Checking for hardware damage

I tried to add a button to my Jetson Nano. I meant to plug it into pins 39 + 40 (at the bottom) but I misunderstood the pin order and instead I plugged it into pins 1 + 2. When I pressed the button I bridged the +3.3V and +5V and the Nano shut down. Now when I try to use the GPIO library it says:

WARNING: Carrier board is not from a Jetson Developer Kit.
WARNNIG: Jetson.GPIO library has not been verified with this carrier board,
WARNING: and in fact is unlikely to work correctly.

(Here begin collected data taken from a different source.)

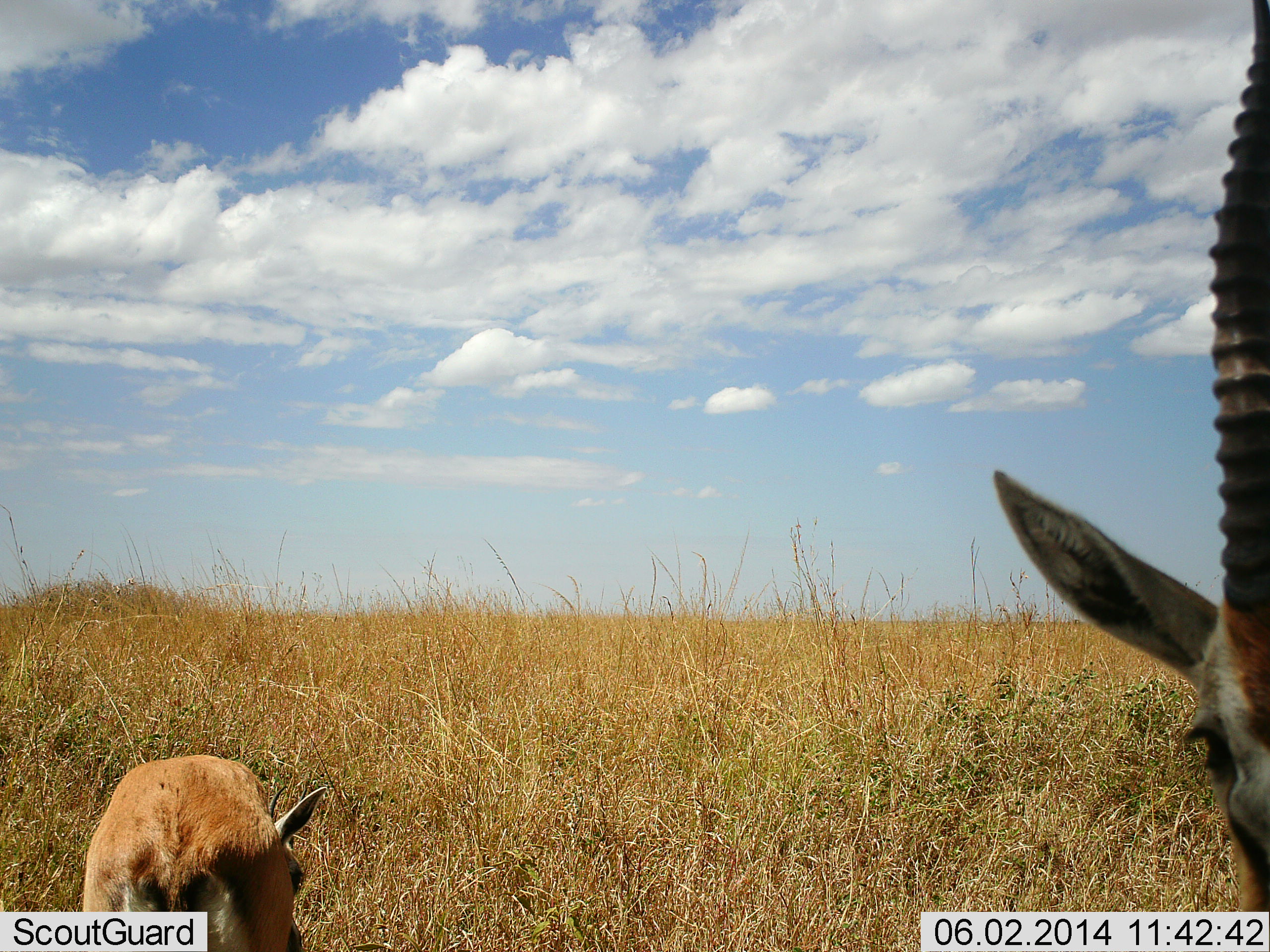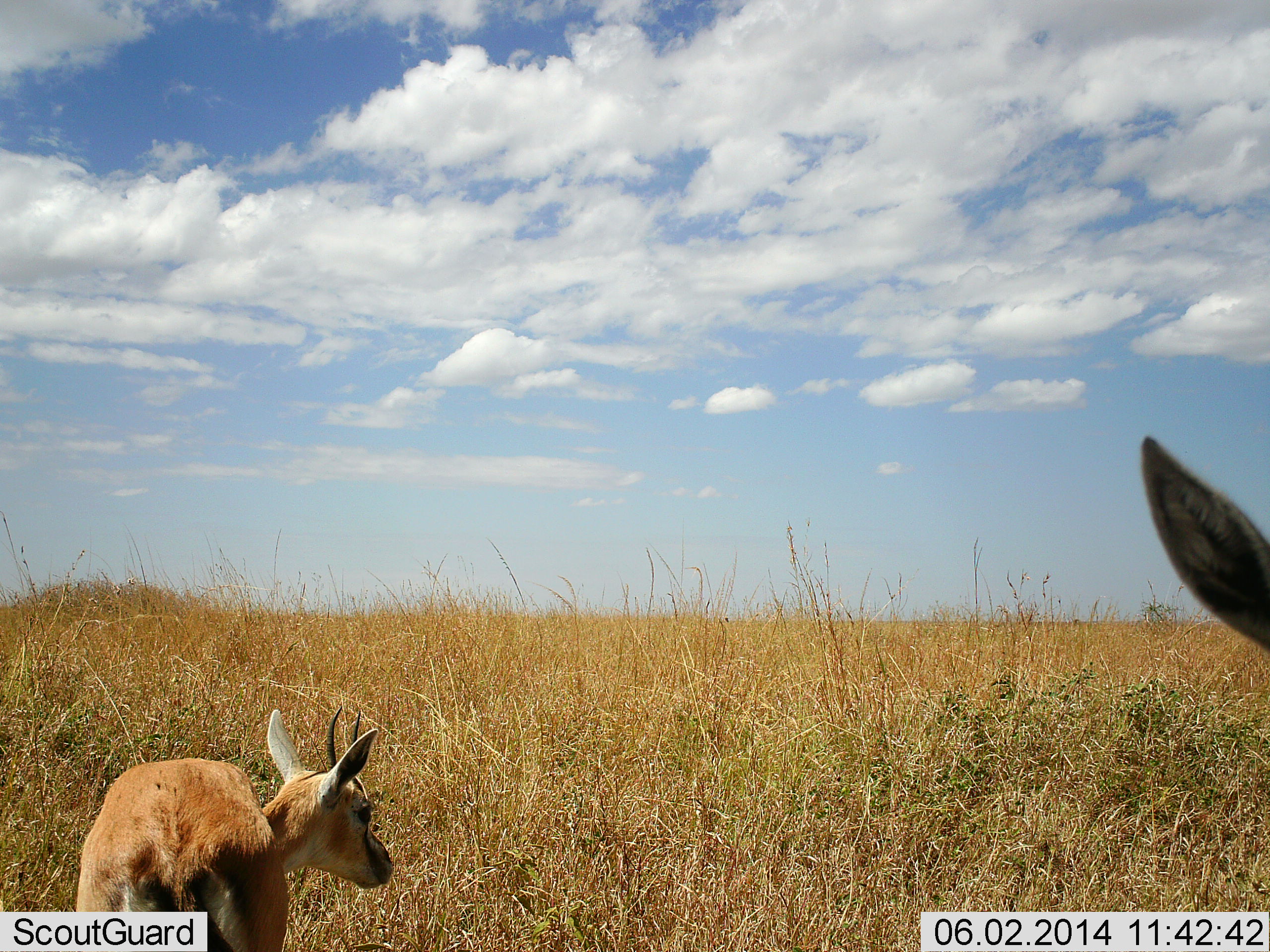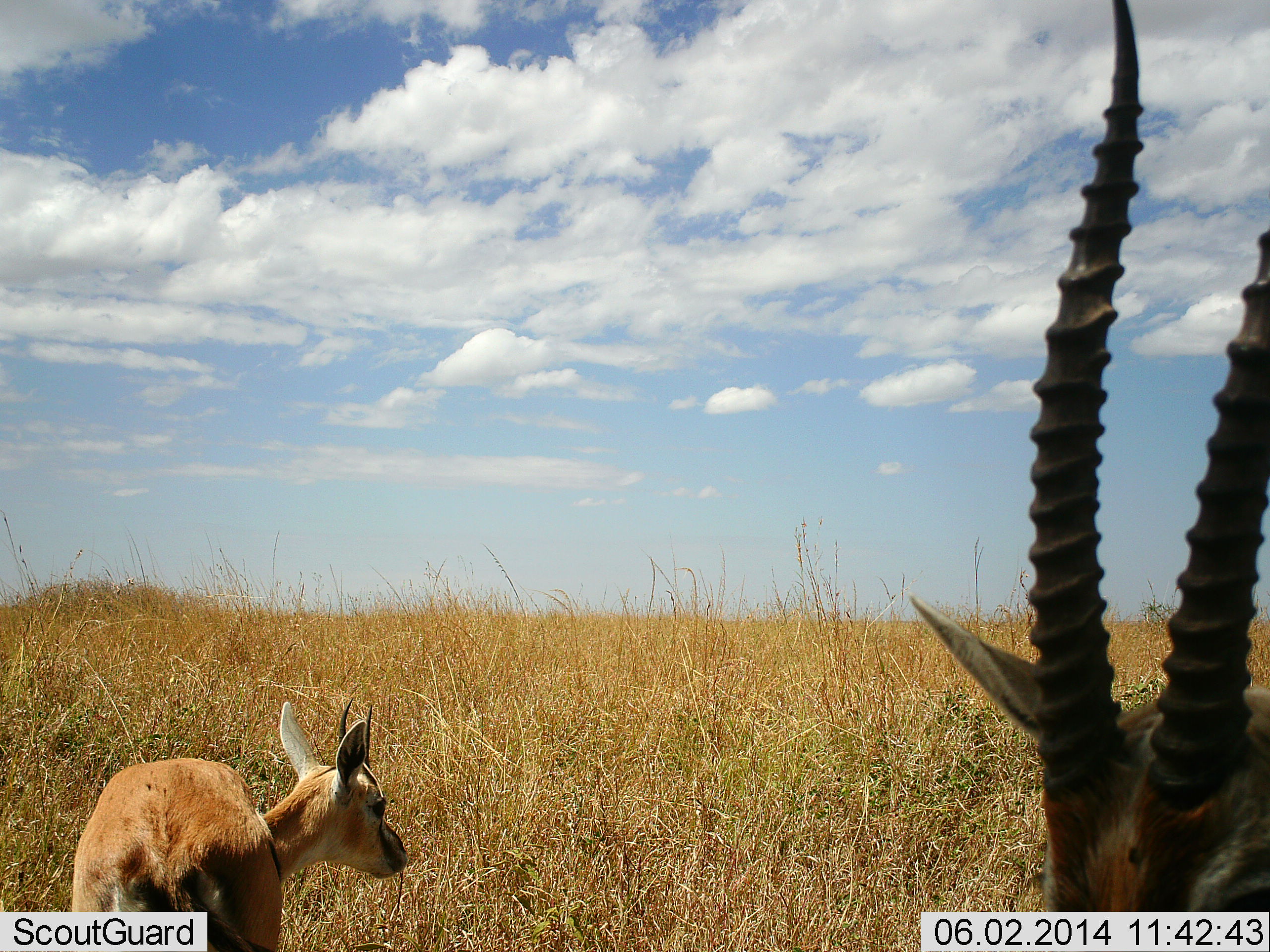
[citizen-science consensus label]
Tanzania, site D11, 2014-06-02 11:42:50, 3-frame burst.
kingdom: Animalia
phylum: Chordata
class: Mammalia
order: Artiodactyla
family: Bovidae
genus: Eudorcas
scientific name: Eudorcas thomsonii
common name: thomson's gazelle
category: gazellethomsons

To check if it is a hardware problem, I opened another Jetson Nano that I have never previously used, and I moved the SD card and ethernet and power (micro USB). But the second Nano does not start, it only shows a green light. So I cannot compare.

My best indication that the GPIO pins are fried is that the following code prints the warning and then “0”, but I would expect an input with an internal pull-up to print 1:

import RPi.GPIO as GPIO
pin = 40
GPIO.setmode(GPIO.BOARD)
GPIO.setup(pin, GPIO.IN, pull_up_down=GPIO.PUD_UP)
print(GPIO.input(pin))
GPIO.cleanup()

How can I check that the hardware is truly damaged?

hello kylemcdonald,

you may execute the flash process since there’re SPI partitions that should programmed in the fresh new Nano platforms.
for example, please check the flash configuration file for reference,
$OUT/Linux_for_Tegra/bootloader/t210ref/cfg/flash_l4t_t210_spi_sd_p3448.xml

BTW,
the best way for checking hardware issue is probe the signaling by oscilloscope.
thanks

Thanks. Rewriting the SD card before starting the fresh Nano allowed it to boot correctly, and now I can swap the same SD card between the two Nanos.

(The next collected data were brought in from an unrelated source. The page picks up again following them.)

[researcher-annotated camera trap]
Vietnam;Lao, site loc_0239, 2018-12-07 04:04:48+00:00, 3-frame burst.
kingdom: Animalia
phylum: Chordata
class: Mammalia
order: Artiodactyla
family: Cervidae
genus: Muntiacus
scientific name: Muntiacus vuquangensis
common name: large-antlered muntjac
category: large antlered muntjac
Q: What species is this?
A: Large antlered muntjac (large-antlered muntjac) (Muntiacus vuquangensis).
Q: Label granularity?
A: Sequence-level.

Now I can confirm that the exact same configuration works on one Nano (sort of, there is some issue similar to this post showing latching). But it does not work on the Nano that had +3.3V and +5V bridged. So sad…

hello kylemcdonald,

you may go for a RMA (Return Material Authorization) process, if you believe that your Jetson product is defective.